Article by Daniel A. Levy, Esq.
In New Jersey, a person commits a burglary if they enter or remain within certain types of structures without having license or privilege to do so, with the intent to commit an offense. This is discussed at N.J.S.A. 2C:18-2a and related statutes. When we represent a client in a criminal defense case involving burglary one of the main arguments involves the issue of whether the client was allowed to be in the structure to begin with.
During a criminal trial, the judge would typically explain to the jury that the state must prove beyond a reasonable doubt that the defendant was not allowed to be inside that specific structure. Certainly, if a defendant breaks into a building, the jury could conclude that the defendant was not allowed to be in the structure. However, this is not necessarily an open-and-shut question, even with a break-in. Specifically, a person could have been given permission to enter a building but had to break in for some unrelated reason. For example, if a business owner told a worker to pick up items at his store but the worker lost the key and chose to climb into the window.

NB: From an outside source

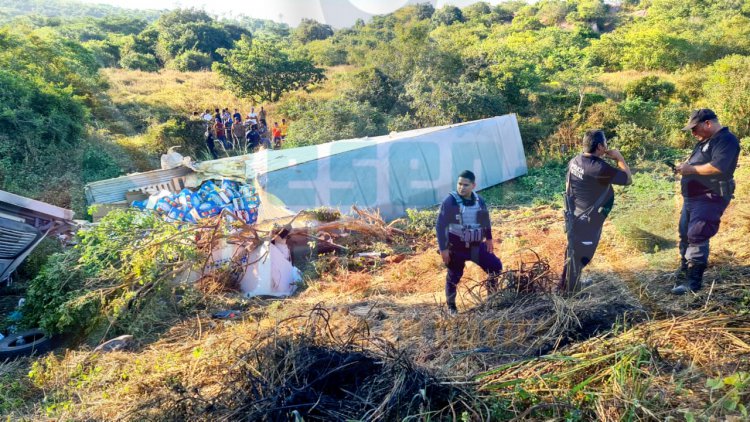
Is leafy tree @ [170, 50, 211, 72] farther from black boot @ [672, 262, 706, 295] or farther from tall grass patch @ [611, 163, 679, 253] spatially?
black boot @ [672, 262, 706, 295]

But what about situations where the defendant is literally invited into the premises by the person who lives there. In such a case, can there still be a burglary? How can the State prove beyond a reasonable doubt that the defendant did not have permission to be inside if the defendant was literally invited inside?
This was a question recently raised at the Appellate Division in the case of State v. Zembreski. In that case, the defendant was at a casino-hotel and saw the victim gambling and then return to his hotel room. The defendant banged on the door and claimed he was an FBI agent investigating a crime. There was a discussion that included threats to prosecute the victim and what was apparently a drawn out ruse, which resulted in the defendant walking away with a $500 casino chip that the victim was tricked into handing him.

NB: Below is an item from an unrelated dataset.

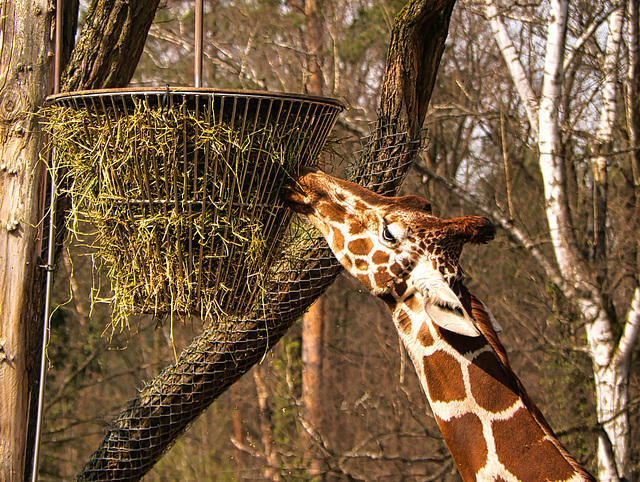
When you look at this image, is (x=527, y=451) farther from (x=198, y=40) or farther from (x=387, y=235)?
(x=198, y=40)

Zembreski was convicted of burglary and appealed, arguing that he could not have committed a burglary since he was invited into the hotel room and therefore he had “permission” to be there. The Appellate Division disagreed, and pointed out that Zembreski was only invited in because he lied and claimed that he was an FBI agent, clearly with the intention to commit a crime.
What we are reminded from this case is that even if a defendant is given permission to enter, they can still be convicted of burglary. The defense attorney would need to properly investigate the circumstances about any invitation to enter and attack the prosecution’s arguments that entry was secured only by deception.